Ecco un altro argomento di cui si parla spesso fra amici, nei salotti buoni, nei talk show televisivi, sui social, senza che chi ne parla si sia intelligentemente documentato: la carne coltivata. È ormai un vezzo diffuso quello dei tuttologi che sciorinano dati e concetti troppo spesso inventati, a volte anche con finalità politiche.
Nel dicembre scorso, presso la nostra Accademia dei Georgofili si è svolta una mattinata di presentazione e di discussione sull’argomento.
Il contenuto degli interventi, tutti interessanti e basati su fonti ovviamente attendibili, rimane agli atti dell’Accademia per la futura consultazione.
Ma lasciatemi fare qualche osservazione di carattere personale (non mi posso trattenere), conseguenza soprattutto dell’intervento di Anna Nudda. La quale ci ha illustrato, passo per passo, come viene “costruita” la carne coltivata.
Per cominciare bisogna partire da animali donatori che forniscano per biopsia o al macello le cellule staminali di partenza. Per l’animale non credo sia gradevole né la prima né la seconda pratica.
In secondo luogo le cellule prelevate vengono coltivate in bioreattori con siero di bovine gravide come terreno di coltura, a temperatura controllata e in ambienti sterili, per farle crescere e differenziare in cellule muscolari.
Non c’è bisogno di tanta perspicacia per immaginare che questa fase della “coltivazione” richieda energia e sospettare che questa energia sia elettrica, prodotta magari con l’impiego di fonti fossili. E poi, come ci insegna il nostro maestro Lavoisier, poiché niente si crea e niente si distrugge, perché si crei qualcosa sono necessari apporti di materiale nutritivo nei bioreattori, di aminoacidi, di minerali e di fonti energetiche come il glucosio e gli acidi grassi per le biosintesi, insieme all’ossigeno per la respirazione cellulare, respirazione che finisce, inevitabilmente per produrre CO2. Fatti i calcoli, sembra che la quantità di CO2 equivalente prodotta sia il triplo di quella dispersa nell’ambiente da un bovino che cresce naturalmente, per unità di peso di carne.
Inoltre, per stare tranquilli e mettersi al riparo da possibili patogeni, si aggiungono anche antibiotici e leuchine. Non basta, per accelerare la crescita della futura carne artificiale, si aggiungono anche ormoni. E si adottano pratiche di purificazione da endotossine.
Per finire, la prof. Nudda ha fatto una considerazione inquietante: siamo sicuri che durante il processo di accrescimento della carne artificiale in vitro tutte le duplicazioni del DNA procedano correttamente senza degenerare verso la formazione di tessuti potenzialmente cancerogeni?
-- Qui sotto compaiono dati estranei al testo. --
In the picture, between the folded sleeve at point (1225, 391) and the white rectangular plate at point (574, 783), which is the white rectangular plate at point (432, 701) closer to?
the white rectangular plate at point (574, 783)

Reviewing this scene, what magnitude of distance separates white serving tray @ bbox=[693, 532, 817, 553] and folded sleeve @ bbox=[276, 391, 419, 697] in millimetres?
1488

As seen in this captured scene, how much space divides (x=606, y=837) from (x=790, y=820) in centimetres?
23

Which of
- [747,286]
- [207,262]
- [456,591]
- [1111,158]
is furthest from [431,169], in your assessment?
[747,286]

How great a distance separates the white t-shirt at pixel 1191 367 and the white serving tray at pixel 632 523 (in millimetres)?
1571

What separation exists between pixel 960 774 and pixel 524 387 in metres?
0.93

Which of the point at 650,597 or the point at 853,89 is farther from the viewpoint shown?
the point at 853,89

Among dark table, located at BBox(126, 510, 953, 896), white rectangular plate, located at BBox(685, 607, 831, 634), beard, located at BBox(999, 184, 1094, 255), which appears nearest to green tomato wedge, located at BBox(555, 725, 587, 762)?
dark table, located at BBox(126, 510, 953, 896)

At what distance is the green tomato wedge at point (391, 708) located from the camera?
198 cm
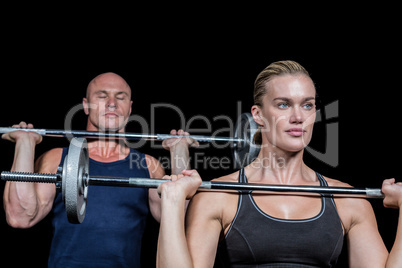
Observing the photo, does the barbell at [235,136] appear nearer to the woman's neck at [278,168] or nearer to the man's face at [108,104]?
the man's face at [108,104]

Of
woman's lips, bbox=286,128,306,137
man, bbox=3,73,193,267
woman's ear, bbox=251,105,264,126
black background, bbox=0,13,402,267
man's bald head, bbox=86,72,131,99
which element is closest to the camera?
woman's lips, bbox=286,128,306,137

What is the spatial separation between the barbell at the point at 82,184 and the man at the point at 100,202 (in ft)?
1.20

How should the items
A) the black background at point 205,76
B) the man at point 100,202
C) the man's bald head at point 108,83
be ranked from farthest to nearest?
the black background at point 205,76 → the man's bald head at point 108,83 → the man at point 100,202

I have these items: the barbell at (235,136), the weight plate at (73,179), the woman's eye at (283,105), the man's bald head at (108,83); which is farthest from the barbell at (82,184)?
the man's bald head at (108,83)

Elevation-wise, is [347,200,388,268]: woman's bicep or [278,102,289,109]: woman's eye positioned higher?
[278,102,289,109]: woman's eye

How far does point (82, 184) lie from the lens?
133 centimetres

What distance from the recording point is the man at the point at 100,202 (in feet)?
5.52

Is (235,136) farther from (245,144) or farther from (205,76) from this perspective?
(205,76)

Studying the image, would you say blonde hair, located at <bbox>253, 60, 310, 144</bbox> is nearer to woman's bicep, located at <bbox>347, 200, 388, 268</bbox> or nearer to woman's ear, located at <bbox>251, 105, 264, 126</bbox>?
woman's ear, located at <bbox>251, 105, 264, 126</bbox>

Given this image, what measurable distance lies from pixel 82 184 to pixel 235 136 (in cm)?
106

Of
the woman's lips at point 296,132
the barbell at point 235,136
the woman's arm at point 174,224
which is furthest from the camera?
the barbell at point 235,136

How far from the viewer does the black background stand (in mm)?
2420

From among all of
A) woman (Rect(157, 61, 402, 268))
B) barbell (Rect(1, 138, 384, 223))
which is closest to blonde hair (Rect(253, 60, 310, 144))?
woman (Rect(157, 61, 402, 268))

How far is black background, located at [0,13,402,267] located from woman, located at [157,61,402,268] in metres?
1.04
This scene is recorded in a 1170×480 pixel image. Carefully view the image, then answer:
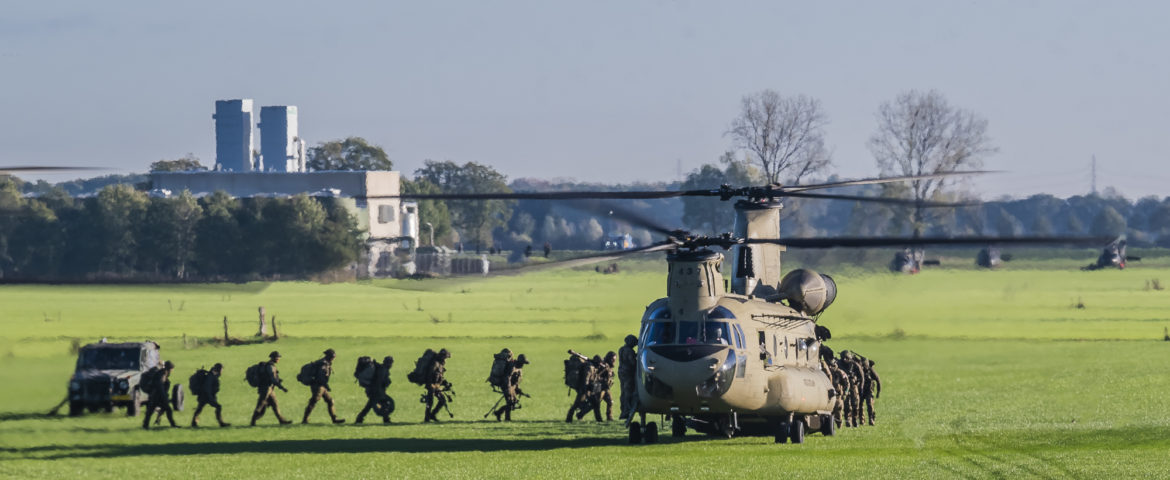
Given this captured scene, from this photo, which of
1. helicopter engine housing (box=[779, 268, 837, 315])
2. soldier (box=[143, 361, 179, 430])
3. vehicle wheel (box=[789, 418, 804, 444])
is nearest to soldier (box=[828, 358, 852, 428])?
helicopter engine housing (box=[779, 268, 837, 315])

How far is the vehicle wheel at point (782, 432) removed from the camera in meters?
32.2

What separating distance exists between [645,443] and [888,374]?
2248 centimetres

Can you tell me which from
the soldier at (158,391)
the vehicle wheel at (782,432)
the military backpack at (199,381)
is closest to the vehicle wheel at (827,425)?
the vehicle wheel at (782,432)

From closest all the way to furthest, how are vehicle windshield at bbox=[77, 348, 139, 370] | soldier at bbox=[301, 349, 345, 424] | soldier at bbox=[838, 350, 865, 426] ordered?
soldier at bbox=[301, 349, 345, 424] → soldier at bbox=[838, 350, 865, 426] → vehicle windshield at bbox=[77, 348, 139, 370]

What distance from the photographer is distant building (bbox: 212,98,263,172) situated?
133 m

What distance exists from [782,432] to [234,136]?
107 meters

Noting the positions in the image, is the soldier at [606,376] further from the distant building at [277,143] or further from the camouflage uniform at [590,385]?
the distant building at [277,143]

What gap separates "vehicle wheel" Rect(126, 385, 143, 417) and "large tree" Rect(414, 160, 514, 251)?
104m

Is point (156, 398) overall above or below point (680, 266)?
below

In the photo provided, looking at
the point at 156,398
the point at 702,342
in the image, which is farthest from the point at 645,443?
the point at 156,398

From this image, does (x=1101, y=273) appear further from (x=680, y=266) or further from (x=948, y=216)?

Al termine della giornata di studio confesso di essere rimasto con un senso generico di disagio, di fronte alla prospettiva di dovere, in futuro, mangiare una bistecca artificiale. Soprattutto per la possibile presenza di ormoni, antibiotici e chi sa cos’altro. Senza contare che, allo stato attuale, la carne artificiale costa sicuramente di più, la sua coltura produce più gas serra di quella della carne naturale e gli effetti sulla salute dei consumatori sono ancora da chiarire.
Per non parlare degli interessi delle grosse industrie multinazionali che potrebbero creare dei problemi ai nostri allevatori, spesso conduttori di aziende di piccole dimensioni.
Staremo a vedere. Per il momento perseverò nella abitudine di gradire una bella bistecca alla fiorentina.